Spatial reasoning records
((

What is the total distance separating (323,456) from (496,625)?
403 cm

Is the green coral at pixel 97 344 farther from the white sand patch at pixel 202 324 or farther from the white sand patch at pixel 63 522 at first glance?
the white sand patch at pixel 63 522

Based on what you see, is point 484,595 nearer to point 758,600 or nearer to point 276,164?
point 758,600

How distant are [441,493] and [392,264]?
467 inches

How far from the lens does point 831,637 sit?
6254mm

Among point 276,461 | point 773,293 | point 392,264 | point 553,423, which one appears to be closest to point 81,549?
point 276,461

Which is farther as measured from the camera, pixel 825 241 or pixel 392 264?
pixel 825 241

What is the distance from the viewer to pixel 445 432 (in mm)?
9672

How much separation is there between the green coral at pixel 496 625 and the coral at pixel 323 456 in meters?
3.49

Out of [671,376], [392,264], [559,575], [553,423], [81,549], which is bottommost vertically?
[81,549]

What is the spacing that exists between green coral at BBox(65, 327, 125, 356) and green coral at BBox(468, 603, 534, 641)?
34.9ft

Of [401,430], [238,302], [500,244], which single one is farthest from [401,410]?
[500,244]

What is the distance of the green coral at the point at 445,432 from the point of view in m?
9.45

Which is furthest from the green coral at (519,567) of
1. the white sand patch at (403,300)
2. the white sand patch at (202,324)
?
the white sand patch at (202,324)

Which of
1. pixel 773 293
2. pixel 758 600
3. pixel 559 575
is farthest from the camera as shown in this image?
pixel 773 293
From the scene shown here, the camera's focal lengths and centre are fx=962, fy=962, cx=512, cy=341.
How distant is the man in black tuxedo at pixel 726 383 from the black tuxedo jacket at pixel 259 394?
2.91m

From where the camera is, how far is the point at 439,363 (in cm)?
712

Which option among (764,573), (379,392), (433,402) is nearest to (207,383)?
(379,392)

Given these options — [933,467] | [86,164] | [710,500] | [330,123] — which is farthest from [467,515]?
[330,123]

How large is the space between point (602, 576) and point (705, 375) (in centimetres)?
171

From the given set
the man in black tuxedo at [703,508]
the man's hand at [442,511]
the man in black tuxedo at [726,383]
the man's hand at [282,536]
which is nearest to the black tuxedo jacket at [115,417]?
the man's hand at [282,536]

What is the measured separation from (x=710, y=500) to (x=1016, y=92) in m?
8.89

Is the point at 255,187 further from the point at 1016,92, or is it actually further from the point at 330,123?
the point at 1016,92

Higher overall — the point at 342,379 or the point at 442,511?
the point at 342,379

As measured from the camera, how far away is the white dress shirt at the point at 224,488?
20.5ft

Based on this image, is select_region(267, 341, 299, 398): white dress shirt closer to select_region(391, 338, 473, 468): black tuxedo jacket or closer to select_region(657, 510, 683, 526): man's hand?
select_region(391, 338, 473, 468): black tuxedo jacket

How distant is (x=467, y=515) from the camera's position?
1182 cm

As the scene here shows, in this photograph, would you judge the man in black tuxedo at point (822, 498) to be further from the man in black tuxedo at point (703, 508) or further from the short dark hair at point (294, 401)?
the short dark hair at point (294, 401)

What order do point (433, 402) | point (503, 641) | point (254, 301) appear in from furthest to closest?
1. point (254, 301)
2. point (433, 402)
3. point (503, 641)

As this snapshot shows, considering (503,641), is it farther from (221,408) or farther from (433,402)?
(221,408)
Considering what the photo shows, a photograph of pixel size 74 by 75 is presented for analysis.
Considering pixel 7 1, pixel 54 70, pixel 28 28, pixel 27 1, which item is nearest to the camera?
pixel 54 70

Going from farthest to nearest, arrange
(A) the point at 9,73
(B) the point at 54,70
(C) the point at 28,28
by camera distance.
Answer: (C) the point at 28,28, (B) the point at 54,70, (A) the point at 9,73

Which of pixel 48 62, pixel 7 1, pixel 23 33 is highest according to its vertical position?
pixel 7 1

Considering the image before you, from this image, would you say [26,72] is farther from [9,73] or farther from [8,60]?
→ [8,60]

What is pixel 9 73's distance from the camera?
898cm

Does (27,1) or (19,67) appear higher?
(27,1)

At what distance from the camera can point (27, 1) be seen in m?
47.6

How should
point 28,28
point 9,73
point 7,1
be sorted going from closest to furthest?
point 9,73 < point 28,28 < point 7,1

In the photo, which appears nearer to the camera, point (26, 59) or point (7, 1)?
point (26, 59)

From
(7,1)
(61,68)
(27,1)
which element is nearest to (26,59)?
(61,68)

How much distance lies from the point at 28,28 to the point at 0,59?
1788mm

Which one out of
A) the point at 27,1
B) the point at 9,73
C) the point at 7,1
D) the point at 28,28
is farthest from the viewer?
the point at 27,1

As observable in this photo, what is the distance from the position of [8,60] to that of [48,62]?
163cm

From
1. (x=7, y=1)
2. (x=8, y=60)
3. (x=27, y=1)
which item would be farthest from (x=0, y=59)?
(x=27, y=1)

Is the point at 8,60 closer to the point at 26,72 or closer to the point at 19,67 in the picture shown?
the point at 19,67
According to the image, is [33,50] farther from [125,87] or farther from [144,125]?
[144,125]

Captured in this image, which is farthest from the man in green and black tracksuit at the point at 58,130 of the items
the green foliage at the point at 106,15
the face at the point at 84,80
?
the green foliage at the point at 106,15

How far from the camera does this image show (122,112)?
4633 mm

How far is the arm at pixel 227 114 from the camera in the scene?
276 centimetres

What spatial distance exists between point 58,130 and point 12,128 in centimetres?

))

- Given request -
Output all records verbatim.

- Answer to the task -
What is the total distance separating (323,456) from (496,625)?
403 cm

Is the green coral at pixel 97 344 farther from the white sand patch at pixel 202 324 or farther from the white sand patch at pixel 63 522 at first glance?
the white sand patch at pixel 63 522

Based on what you see, is point 484,595 nearer to point 758,600 or nearer to point 276,164?
point 758,600

How distant are [441,493] and [392,264]?
467 inches

How far from the lens does point 831,637 sit?
6254mm

Among point 276,461 | point 773,293 | point 392,264 | point 553,423, which one appears to be closest to point 81,549?
point 276,461

Which is farther as measured from the camera, pixel 825 241 or pixel 392 264?
pixel 825 241

What is the distance from the viewer to pixel 445 432 (in mm)?
9672

How much separation is there between the green coral at pixel 496 625 and the coral at pixel 323 456 in meters?
3.49

Out of [671,376], [392,264], [559,575], [553,423], [81,549], which is bottommost vertically?
[81,549]

What is the spacing that exists between green coral at BBox(65, 327, 125, 356) and green coral at BBox(468, 603, 534, 641)?
34.9ft

Of [401,430], [238,302], [500,244], which single one is farthest from [401,410]?
[500,244]

What is the distance of the green coral at the point at 445,432 from the point of view in m?
9.45

Which is furthest from the green coral at (519,567) of
1. the white sand patch at (403,300)
2. the white sand patch at (202,324)
?
the white sand patch at (202,324)

Which of
1. pixel 773 293
2. pixel 758 600
3. pixel 559 575
is farthest from the camera as shown in this image?
pixel 773 293
From the scene shown here, the camera's focal lengths and centre are fx=962, fy=962, cx=512, cy=341.
How distant is the man in black tuxedo at pixel 726 383 from the black tuxedo jacket at pixel 259 394?
2.91m

From where the camera is, how far is the point at 439,363 (in cm)?
712

Which option among (764,573), (379,392), (433,402) is nearest to (207,383)?
(379,392)

Given these options — [933,467] | [86,164] | [710,500] | [330,123] — which is farthest from [467,515]?
[330,123]

How large is the space between point (602, 576) and point (705, 375) (in centimetres)?
171

From the given set
the man in black tuxedo at [703,508]
the man's hand at [442,511]
the man in black tuxedo at [726,383]
the man's hand at [282,536]
which is nearest to the black tuxedo jacket at [115,417]?
the man's hand at [282,536]

What is the measured separation from (x=710, y=500) to (x=1016, y=92) in m?
8.89

Is the point at 255,187 further from the point at 1016,92, or is it actually further from the point at 330,123?
the point at 1016,92

Higher overall — the point at 342,379 or the point at 442,511?
the point at 342,379

As measured from the camera, how far away is the white dress shirt at the point at 224,488?
20.5ft

Based on this image, is select_region(267, 341, 299, 398): white dress shirt closer to select_region(391, 338, 473, 468): black tuxedo jacket or closer to select_region(657, 510, 683, 526): man's hand?
select_region(391, 338, 473, 468): black tuxedo jacket

How distant is (x=467, y=515) from the camera's position?
1182 cm

As the scene here shows, in this photograph, would you judge the man in black tuxedo at point (822, 498) to be further from the man in black tuxedo at point (703, 508) or further from the short dark hair at point (294, 401)?
the short dark hair at point (294, 401)

What order do point (433, 402) | point (503, 641) | point (254, 301) appear in from furthest to closest?
1. point (254, 301)
2. point (433, 402)
3. point (503, 641)

As this snapshot shows, considering (503,641), is it farther from (221,408) or farther from (433,402)?
(221,408)
Considering what the photo shows, a photograph of pixel size 74 by 75 is presented for analysis.
Considering pixel 7 1, pixel 54 70, pixel 28 28, pixel 27 1, which item is nearest to the camera?
pixel 54 70

Going from farthest to nearest, arrange
(A) the point at 9,73
(B) the point at 54,70
(C) the point at 28,28
by camera distance.
Answer: (C) the point at 28,28, (B) the point at 54,70, (A) the point at 9,73

Which of pixel 48 62, pixel 7 1, pixel 23 33 is highest according to its vertical position?
pixel 7 1

Considering the image before you, from this image, would you say [26,72] is farther from [9,73] or farther from [8,60]?
→ [8,60]

What is pixel 9 73's distance from the camera?
898cm

Does (27,1) or (19,67) appear higher?
(27,1)

At what distance from the camera can point (27, 1) be seen in m?
47.6

How should
point 28,28
point 9,73
point 7,1
be sorted going from closest to furthest?
point 9,73 < point 28,28 < point 7,1

In the photo, which appears nearer to the camera, point (26, 59) or point (7, 1)?
point (26, 59)

From
(7,1)
(61,68)
(27,1)
which element is nearest to (26,59)?
(61,68)

How much distance lies from the point at 28,28 to the point at 0,59?
1788mm

Which one out of
A) the point at 27,1
B) the point at 9,73
C) the point at 7,1
D) the point at 28,28
is farthest from the viewer?
the point at 27,1

As observable in this photo, what is the distance from the position of [8,60] to that of [48,62]?
163cm

From
1. (x=7, y=1)
2. (x=8, y=60)
3. (x=27, y=1)
which item would be farthest from (x=0, y=59)?
(x=27, y=1)

Is the point at 8,60 closer to the point at 26,72 or closer to the point at 19,67 in the picture shown?
the point at 19,67
According to the image, is [33,50] farther from [125,87] or farther from [144,125]?
[144,125]

Captured in this image, which is farthest from the man in green and black tracksuit at the point at 58,130 of the items
the green foliage at the point at 106,15
the face at the point at 84,80
?
the green foliage at the point at 106,15

How far from the camera does this image show (122,112)?
4633 mm

How far is the arm at pixel 227 114 from the camera in the scene?
276 centimetres

What spatial distance exists between point 58,130 and point 12,128 in centimetres?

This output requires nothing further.